Una democracia aparente

Una democracia aparente
Luis Carlos Guerra es abogado, politólogo y Locutor. Foto/Cortesía

La utilización de las estructuras y recursos de un Estado para persecución judicial política, inducción de la conciencia electoral, compra y venta de la intención de voto, sostenimiento de la organización política de un candidato o funcionario electo, son conductas de punibilidad jurídica y moral perjudiciales para el correcto funcionamiento del ente estatal.

Analizar lo inmoral o ilegal de tales actuaciones es lógicamente el consecuente de la politología teórica y normativa, sin embargo, los efectos lesivos superan la causalidad que deviene de trasgredir normas objetivas protectoras de los intereses públicos colectivos, son en sí mismas “amenazas para la estabilidad y seguridad de las sociedades, pues socavan las instituciones y los valores de la democracia, la ética y la justicia al comprometer el desarrollo sostenible y el imperio de la ley”. (CONVENCION DE LAS NACIONES UNIDAS CONTRA LA CORRUPCION).

No puede permitirse o tolerarse que las funciones públicas, que suponen la salvaguarda de las garantías individuales y sociales de los ciudadanos contribuyentes, se distorsionen a fin de beneficiar o proteger agendas privadas de individuos o grupos.

Al parecer la democracia como sistema representativo mantiene a través de su práctica un vicio oculto que deslegitima su esencia, todo aquello que se ejecute al amparo de su estructura se interpreta como ajustado a derecho, ignorando que la apariencia de legalidad configura frustraciones sociales que devienen en anarquía frente a la razón de ser de la autoridad o estructura gobernante.

La ligereza con que se somete al escrutinio público a un ciudadano o persona jurídica a través de la proyección mediática de procesos investigativos de cualquier índole, lesiona la razón de ser del Estado de Derecho, pues dicha estrategia, aunque políticamente aceptable desde el punto de vista maquiavélico, supone la omisión consciente de derechos individuales cuyo fin es simular la culpabilidad a pesar de la inocencia que resulte de un análisis intelectivo objetivo o la probidad obligada dentro de un proceso.
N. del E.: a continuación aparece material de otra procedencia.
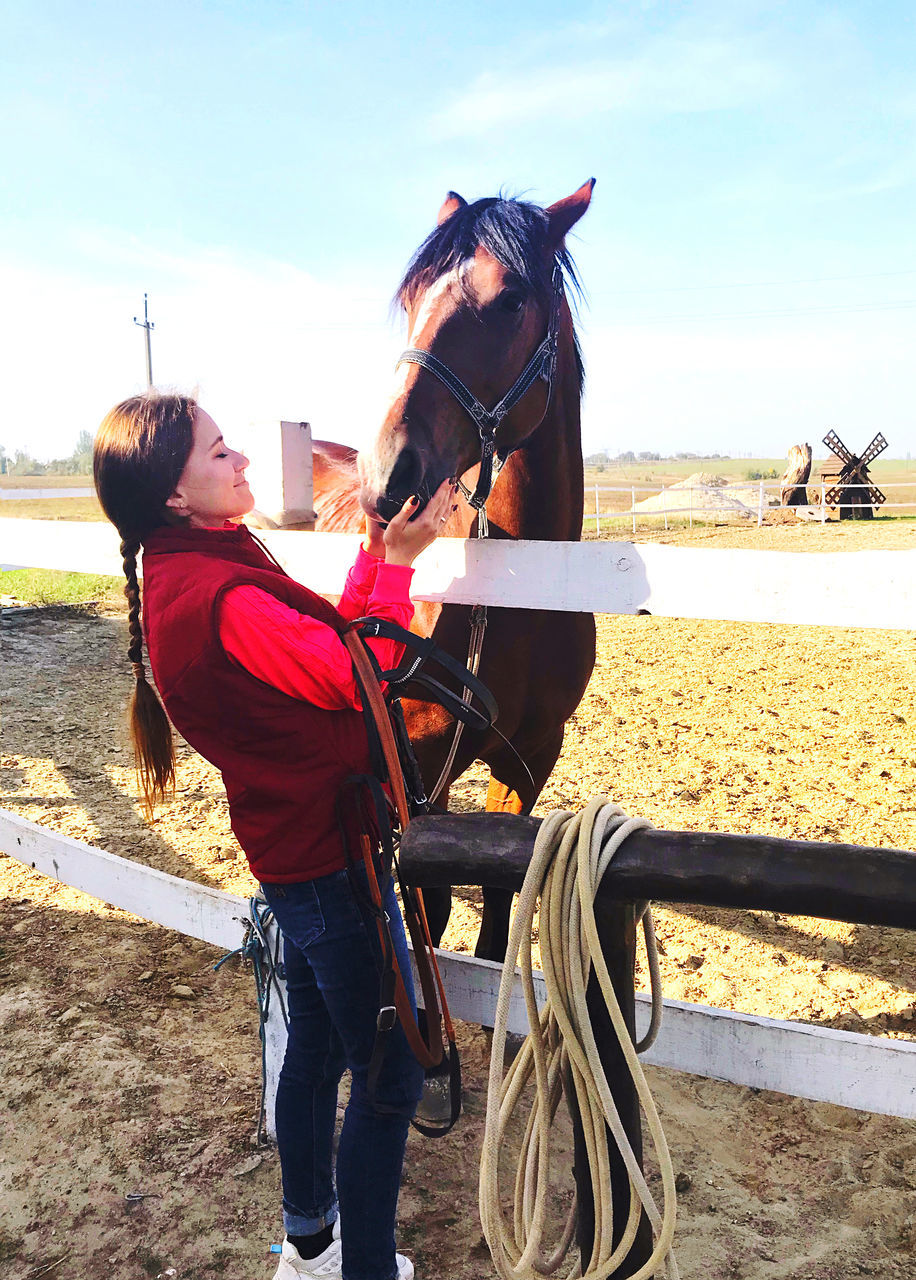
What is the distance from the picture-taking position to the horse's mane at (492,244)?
2.29 meters

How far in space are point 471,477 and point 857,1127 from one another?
1978mm

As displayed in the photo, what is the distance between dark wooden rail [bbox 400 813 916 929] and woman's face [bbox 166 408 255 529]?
30.4 inches

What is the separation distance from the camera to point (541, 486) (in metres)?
2.52

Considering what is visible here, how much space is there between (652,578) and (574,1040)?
99 centimetres

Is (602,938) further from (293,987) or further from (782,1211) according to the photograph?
(782,1211)

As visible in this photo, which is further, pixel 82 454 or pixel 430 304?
pixel 82 454

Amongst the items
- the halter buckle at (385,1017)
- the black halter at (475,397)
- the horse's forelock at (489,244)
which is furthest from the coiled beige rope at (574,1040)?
the horse's forelock at (489,244)

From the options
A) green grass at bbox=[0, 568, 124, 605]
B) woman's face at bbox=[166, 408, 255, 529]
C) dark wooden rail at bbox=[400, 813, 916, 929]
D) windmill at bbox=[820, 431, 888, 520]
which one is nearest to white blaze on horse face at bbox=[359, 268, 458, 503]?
woman's face at bbox=[166, 408, 255, 529]

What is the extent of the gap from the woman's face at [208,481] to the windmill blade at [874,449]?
1255 inches

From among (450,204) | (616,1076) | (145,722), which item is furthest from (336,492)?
(616,1076)

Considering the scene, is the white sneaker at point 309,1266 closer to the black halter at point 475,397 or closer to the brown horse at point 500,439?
the brown horse at point 500,439

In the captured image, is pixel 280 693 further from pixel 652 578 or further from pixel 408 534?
pixel 652 578

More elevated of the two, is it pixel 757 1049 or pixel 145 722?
pixel 145 722

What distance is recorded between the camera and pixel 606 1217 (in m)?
1.05
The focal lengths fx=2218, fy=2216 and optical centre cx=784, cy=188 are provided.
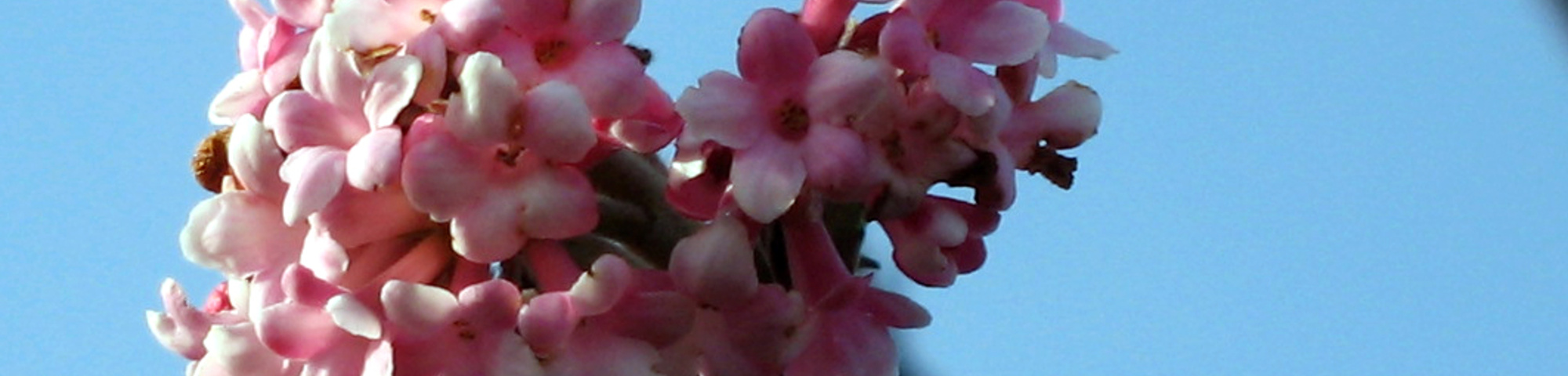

El Estado pierde credibilidad cuando se simula ejecutar sus funciones, consabido es que cualquier acto público de un colaborador, servidor, funcionario, que derive en una aplicación fingida de la Ley, genera consecuentemente un rechazo ético que aunque en la praxis electoral no se refleje, en la convivencia social impacta negativamente.

La apariencia de lo correcto en el ejercicio de la actividad pública, inexorablemente, en algún punto, contrastara con la formalidad objetiva de la Ley, es el deber ser, a menos, que lo que asumimos como un sistema ya sea un subsistema virtual donde lo ideal sea un engaño ensimismo, algo así como el reflejo de las apariencias, por lo que hasta que no se ejecute un reinicio, entiéndase una transformación constitutiva, cada etapa o proceso será solo un pixel de la imagen estatal pertinente o adecuada que se anhela, y en esa esperanza solo queda la resignación a convivir en una sociedad con una gobernanza que simula justicia y equidad a conveniencia.